El que atesora para sí no es rico ante Dios
Fray Diego Rojas / 0 comentarios / Comentario al Evangelio
Domingo XVIII del Tiempo Ordinario: La Avaricia
Evangelio según San Lucas 12, 13-21
En aquel tiempo, dijo uno de entre la gente a Jesús:
«Maestro, dile a mi hermano que reparta conmigo la herencia».
Él le dijo:
«Hombre, ¿quién me ha constituido juez o árbitro entre vosotros?».
Y les dijo:
«Mirad: guardaos de toda clase de codicia. Pues, aunque uno ande sobrado, su vida no depende de sus bienes».
Y les propuso una parábola:
«Las tierras de un hombre rico produjeron una gran cosecha. Y empezó a echar cálculos, diciéndose: “¿Qué haré? No tengo donde almacenar la cosecha”.
Y se dijo: “Haré lo siguiente: derribaré los graneros y construiré otros más grandes, y almacenaré allí todo el trigo y mis bienes. Y entonces me diré a mí mismo: alma mía, tienes bienes almacenados para muchos años; descansa, come, bebe, banquetea alegremente”.
Pero Dios le dijo:
“Necio, esta noche te van a reclamar el alma, y ¿de quién será lo que has preparado?”.
Así es el que atesora para SÍ y no es rico ante Dios».
Reflexión:
Jesús, al escuchar la petición de aquel hombre sobre la herencia, no entra en el conflicto legal ni familiar. Los problemas de herencias y líos de repartición de bienes no fueron temas prioritarios para Jesús. Si era prioridad para Jesús dirigirse al corazón de los problemas, en este caso: la avaricia, el deseo de acumular como si la vida dependiera de eso. Con firmeza y ternura, nos advierte: “Aunque uno tenga abundancia, su vida no depende de sus bienes”. Esta frase, breve pero luminosa, nos revela una verdad esencial del Evangelio: la vida está en manos de Dios, no en nuestras cuentas bancarias ni en nuestros planes.
El rico de la parábola es un hombre prudente a los ojos del mundo. Planea, calcula, construye, se asegura el futuro. Pero su error profundo no está en organizarse y hacer un proyecto, sino en vivir de espaldas a Dios. Habla consigo mismo, decide solo, se cree dueño del tiempo y de su alma. El hombre de la paróbola hace un soliloquio en donde el centro es el ego, mis bienes, mi vida, mi seguridad. Hacer el granero más grande se convierte en símbolo de un corazón cerrado, que no sabe mirar ni hacia el cielo ni hacia el prójimo. La autosuficiencia, más que un pecado, es una ceguera espiritual: olvidamos que todo lo que tenemos es don, no conquista. Se distancia mucho del “nosotros” en el que insiste el Padre Nuestro.

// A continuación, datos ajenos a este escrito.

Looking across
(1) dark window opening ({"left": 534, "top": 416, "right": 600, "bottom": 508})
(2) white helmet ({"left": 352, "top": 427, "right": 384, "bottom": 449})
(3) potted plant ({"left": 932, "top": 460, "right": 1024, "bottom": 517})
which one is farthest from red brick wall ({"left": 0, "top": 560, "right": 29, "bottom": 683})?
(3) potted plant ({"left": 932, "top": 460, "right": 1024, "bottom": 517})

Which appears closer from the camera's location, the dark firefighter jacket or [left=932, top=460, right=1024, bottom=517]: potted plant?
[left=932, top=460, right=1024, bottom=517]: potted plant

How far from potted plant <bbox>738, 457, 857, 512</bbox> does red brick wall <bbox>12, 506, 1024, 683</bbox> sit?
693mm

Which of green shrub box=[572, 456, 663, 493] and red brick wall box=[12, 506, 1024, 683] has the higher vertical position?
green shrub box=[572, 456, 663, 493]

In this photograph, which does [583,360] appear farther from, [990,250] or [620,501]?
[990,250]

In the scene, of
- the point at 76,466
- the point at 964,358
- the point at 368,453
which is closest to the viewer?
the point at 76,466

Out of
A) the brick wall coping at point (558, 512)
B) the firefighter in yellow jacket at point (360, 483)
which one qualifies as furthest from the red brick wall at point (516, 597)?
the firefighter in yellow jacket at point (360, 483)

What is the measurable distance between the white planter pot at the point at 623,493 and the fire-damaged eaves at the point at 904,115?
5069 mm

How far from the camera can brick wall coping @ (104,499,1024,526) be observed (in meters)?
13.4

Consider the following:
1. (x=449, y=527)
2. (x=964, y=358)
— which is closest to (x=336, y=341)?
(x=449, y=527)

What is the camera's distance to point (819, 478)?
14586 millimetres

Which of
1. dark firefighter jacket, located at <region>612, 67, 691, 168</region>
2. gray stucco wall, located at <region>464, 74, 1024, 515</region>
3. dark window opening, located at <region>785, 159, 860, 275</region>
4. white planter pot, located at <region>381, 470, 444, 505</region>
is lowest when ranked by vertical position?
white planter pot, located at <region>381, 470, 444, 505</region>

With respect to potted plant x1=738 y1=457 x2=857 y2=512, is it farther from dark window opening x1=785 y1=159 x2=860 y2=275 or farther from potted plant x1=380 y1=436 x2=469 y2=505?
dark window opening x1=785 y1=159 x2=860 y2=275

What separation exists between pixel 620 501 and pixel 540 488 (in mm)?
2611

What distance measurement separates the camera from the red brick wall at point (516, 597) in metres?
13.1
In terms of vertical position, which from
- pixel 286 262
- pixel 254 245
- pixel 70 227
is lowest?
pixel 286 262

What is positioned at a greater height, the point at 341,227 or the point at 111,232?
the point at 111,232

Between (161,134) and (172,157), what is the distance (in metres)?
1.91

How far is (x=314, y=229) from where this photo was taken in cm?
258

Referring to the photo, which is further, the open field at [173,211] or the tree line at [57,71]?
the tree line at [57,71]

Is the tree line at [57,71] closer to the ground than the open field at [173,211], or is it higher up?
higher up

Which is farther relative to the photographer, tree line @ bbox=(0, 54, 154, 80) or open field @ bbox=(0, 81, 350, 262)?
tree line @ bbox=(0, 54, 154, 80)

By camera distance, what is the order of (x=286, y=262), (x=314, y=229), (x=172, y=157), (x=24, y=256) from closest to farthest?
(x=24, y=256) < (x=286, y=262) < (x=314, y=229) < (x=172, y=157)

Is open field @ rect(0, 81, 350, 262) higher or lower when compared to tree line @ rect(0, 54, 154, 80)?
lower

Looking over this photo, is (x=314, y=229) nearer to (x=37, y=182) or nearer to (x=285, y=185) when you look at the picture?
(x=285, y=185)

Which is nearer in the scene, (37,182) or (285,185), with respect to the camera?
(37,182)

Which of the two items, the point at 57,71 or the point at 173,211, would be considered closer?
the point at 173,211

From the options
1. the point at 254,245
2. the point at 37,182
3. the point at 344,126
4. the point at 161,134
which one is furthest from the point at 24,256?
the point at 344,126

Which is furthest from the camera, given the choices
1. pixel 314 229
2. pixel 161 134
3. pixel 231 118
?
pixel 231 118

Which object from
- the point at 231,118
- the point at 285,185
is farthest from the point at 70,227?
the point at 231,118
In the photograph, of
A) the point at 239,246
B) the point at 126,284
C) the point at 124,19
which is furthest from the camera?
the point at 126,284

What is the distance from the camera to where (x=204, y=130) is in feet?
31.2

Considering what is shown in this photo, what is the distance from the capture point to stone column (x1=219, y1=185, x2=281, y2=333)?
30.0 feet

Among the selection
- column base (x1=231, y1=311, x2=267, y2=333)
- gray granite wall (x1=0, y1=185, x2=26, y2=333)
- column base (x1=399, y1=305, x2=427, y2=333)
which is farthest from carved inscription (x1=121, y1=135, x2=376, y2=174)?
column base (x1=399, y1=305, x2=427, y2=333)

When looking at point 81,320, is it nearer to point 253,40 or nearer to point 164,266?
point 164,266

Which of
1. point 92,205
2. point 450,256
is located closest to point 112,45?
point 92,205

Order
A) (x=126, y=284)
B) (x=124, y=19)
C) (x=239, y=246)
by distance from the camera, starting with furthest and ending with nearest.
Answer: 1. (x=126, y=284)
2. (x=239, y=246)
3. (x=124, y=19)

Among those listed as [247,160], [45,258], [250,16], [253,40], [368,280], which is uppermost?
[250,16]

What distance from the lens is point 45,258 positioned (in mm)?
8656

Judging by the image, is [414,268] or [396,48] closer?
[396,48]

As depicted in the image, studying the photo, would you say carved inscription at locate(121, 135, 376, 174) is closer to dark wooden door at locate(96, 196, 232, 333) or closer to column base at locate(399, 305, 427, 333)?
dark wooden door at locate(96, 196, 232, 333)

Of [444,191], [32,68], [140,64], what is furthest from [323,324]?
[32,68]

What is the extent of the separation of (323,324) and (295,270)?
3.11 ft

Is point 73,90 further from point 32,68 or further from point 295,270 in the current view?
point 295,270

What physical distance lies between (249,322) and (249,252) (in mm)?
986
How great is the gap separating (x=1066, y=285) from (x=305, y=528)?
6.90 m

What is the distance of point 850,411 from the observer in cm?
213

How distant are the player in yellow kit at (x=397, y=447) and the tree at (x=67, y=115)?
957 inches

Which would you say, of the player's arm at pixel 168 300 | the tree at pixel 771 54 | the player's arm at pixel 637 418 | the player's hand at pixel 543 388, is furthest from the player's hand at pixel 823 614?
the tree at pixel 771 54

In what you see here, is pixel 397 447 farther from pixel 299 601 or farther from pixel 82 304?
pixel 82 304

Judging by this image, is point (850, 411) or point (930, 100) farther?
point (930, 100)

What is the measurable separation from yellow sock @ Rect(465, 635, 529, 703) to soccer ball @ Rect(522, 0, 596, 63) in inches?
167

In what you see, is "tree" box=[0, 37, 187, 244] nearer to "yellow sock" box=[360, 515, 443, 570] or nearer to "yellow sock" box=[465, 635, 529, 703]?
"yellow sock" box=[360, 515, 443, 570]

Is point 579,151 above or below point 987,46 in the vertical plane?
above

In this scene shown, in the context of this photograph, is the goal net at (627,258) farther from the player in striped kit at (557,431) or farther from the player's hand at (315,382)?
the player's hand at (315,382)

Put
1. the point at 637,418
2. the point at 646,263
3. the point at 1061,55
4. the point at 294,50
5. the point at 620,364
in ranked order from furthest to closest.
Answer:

Esta parábola no condena la riqueza, sino el olvido de Dios. No denuncia el trabajo, sino la ilusión de que somos autosuficientes, que no necesitamos a nadie más, ni siquiera al Creador. ¿Cuántas veces organizamos nuestra vida como este hombre, confiando solo en nuestras fuerzas, sin espacio para la oración, para el silencio, para el discernimiento? Es fácil vivir como si fuéramos eternos, cuando en realidad somos peregrinos.
Dios no lo llama “malvado”, lo llama “necio”, porque su error fue profundo: creyó que la vida era suya. Pero la vida es gracia, y cada día es un regalo que se nos entrega para amar, compartir, sembrar esperanza. Ser rico para con Dios no es otra cosa que vivir con el corazón abierto: cultivar la fe, practicar la caridad, confiar en su Providencia. La riqueza que salva no se guarda en graneros, sino en el alma que se deja llenar por el amor.
Entonces, la verdadera pregunta no es cuánto tengo, sino en quién confío. No se trata de cuánto he acumulado, sino de cuánto he amado. Al final del camino, lo único que permanecerá será lo que hayamos hecho por amor a Dios y a los hermanos. La eternidad no se compra: se comienza a vivir aquí, cuando dejamos que Dios sea el centro y no los bienes que nos rodean.
Hoy el Evangelio nos invita a revisar nuestro corazón: ¿Estoy edificando graneros o sembrando en el Reino? ¿Estoy almacenando bienes o cultivando relaciones? Que el Señor nos conceda la sabiduría de no vivir como necios, sino como hijos que confían en el Padre y hacen de su vida un tesoro en el cielo.